Dietary modification or supplementation with antioxidants or omega-3 polyunsaturated fatty acids to reduce the likelihood of asthma and allergic diseases requires further research (Devereux and Seaton 2005). Preliminary studies with probiotics show promise (Kalliomaki et al. 2001; Rautava et al. 2005) but require further study.

Several recent studies have suggested that acetaminophen may contribute to the pathogenesis of asthma and asthma-related symptoms. The effect has been observed in both children and adults in population-based, birth-cohort, and case-control studies. A comprehensive review of this topic has been published (Eneli et al. 2005). However, one potential limitation of many studies on intake of commonly available over-the-counter analgesics, such as acetaminophen, is the potential for confounding by indication (Signorello et al. 2002). In summary, preliminary evidence appears to indicate a possible association between acetaminophen intake and wheeze, but the data are limited and potentially confounded. Although choice of analgesic/antipyretic should always be made carefully, at the current time, it would be premature to recommend avoidance of acetaminophen.

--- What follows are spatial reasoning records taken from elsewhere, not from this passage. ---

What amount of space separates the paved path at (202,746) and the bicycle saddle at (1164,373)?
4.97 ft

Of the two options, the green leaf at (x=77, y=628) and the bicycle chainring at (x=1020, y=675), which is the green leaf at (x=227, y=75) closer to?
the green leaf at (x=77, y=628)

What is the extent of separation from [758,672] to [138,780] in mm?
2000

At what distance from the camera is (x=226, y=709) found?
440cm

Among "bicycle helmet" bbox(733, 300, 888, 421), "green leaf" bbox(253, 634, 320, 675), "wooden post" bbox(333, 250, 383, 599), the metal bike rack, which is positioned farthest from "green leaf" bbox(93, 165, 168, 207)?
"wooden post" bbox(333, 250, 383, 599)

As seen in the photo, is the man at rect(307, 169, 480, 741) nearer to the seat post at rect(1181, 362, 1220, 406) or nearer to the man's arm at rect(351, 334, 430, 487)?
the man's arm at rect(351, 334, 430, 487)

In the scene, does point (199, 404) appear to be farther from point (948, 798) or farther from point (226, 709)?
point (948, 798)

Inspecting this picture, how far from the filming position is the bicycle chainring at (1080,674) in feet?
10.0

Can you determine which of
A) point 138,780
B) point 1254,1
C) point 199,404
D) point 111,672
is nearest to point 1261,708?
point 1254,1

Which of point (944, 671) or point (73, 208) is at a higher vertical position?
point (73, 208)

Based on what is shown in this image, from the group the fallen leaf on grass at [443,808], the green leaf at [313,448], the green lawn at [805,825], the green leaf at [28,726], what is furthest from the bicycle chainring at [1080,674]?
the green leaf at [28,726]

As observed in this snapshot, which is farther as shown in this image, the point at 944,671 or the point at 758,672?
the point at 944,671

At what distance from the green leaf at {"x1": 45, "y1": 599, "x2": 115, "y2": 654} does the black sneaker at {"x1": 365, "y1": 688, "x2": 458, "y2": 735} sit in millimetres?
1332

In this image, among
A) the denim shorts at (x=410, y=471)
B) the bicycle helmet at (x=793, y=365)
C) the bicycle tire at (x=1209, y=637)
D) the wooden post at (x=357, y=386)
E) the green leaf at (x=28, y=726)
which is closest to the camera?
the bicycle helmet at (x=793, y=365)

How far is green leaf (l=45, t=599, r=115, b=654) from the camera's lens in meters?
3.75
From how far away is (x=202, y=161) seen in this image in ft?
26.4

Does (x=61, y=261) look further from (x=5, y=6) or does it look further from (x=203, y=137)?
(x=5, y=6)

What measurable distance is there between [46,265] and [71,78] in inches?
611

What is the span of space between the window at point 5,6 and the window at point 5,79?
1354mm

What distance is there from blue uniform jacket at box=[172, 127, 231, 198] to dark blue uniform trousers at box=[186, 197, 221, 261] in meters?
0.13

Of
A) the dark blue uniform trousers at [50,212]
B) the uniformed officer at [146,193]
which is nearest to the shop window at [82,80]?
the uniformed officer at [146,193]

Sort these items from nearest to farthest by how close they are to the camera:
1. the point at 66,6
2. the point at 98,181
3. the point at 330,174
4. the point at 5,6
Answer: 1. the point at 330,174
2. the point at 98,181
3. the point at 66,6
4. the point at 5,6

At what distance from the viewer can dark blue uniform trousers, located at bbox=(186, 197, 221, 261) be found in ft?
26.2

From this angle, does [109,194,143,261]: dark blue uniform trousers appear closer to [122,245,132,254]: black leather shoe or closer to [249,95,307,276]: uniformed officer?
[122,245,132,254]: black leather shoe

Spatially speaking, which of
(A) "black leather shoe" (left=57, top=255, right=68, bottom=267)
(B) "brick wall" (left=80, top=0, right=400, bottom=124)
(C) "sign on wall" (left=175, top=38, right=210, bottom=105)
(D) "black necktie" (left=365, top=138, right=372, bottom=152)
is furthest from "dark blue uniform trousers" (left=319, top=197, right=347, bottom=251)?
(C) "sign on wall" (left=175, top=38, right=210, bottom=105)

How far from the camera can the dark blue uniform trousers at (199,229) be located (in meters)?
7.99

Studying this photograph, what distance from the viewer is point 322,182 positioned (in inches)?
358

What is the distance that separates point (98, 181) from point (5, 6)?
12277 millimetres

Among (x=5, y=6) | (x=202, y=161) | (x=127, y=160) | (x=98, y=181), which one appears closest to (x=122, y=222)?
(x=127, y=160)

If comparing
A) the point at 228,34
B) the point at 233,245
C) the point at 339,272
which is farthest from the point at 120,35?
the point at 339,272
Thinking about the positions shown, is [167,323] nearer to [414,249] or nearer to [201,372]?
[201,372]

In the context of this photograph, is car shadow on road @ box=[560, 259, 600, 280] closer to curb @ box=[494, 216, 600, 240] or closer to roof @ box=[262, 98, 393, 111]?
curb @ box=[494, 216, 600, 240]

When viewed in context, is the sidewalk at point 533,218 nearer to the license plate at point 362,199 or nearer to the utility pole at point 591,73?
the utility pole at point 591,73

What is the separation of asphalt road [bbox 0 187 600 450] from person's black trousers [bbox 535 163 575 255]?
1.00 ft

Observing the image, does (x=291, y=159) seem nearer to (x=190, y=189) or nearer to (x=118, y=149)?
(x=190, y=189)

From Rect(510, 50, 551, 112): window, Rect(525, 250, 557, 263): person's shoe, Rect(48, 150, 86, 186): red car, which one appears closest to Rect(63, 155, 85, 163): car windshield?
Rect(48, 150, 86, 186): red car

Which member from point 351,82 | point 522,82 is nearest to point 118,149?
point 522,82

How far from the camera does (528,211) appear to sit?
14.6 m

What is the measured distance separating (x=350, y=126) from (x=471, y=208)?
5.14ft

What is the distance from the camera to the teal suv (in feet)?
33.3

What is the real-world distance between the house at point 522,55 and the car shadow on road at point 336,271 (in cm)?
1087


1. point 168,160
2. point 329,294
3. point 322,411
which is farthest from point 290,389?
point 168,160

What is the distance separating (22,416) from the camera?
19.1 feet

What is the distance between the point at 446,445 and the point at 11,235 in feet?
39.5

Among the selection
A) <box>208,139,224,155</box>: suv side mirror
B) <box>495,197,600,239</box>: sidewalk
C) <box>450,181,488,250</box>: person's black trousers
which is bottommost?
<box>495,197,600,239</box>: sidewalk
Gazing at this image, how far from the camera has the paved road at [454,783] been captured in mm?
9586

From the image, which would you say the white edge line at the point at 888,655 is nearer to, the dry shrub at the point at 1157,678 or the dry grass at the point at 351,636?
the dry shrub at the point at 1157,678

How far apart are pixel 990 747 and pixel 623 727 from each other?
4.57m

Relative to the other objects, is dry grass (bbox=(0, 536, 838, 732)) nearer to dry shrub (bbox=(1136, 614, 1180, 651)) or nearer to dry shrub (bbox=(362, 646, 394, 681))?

Exposure to daycare in early childhood may be beneficial, while tobacco smoke exposure both in utero and in early childhood is a risk factor for asthma (Becker et al. 2004; Gergen et al. 1998; Gilliland et al. 2001). Larger family size may be preventive, with the incidence of asthma decreasing with an increasing number of siblings (Bodner et al. 1998; Mattes et al. 1999; Rona et al. 1997). The weight of evidence regarding larger family size, daycare exposure with more likelihood of respiratory infection, and country living is in keeping with the hygiene hypothesis of the origin of atopy and asthma. This hypothesis purports that more developed societies are more prone to higher incidence of allergy and asthma because their cleanliness downregulates immune processes for fighting infection in favor of those that cause atopic disease. Rural lifestyle may be protective compared to urban living (Bibi et al. 2002; Kauffmann et al. 2002).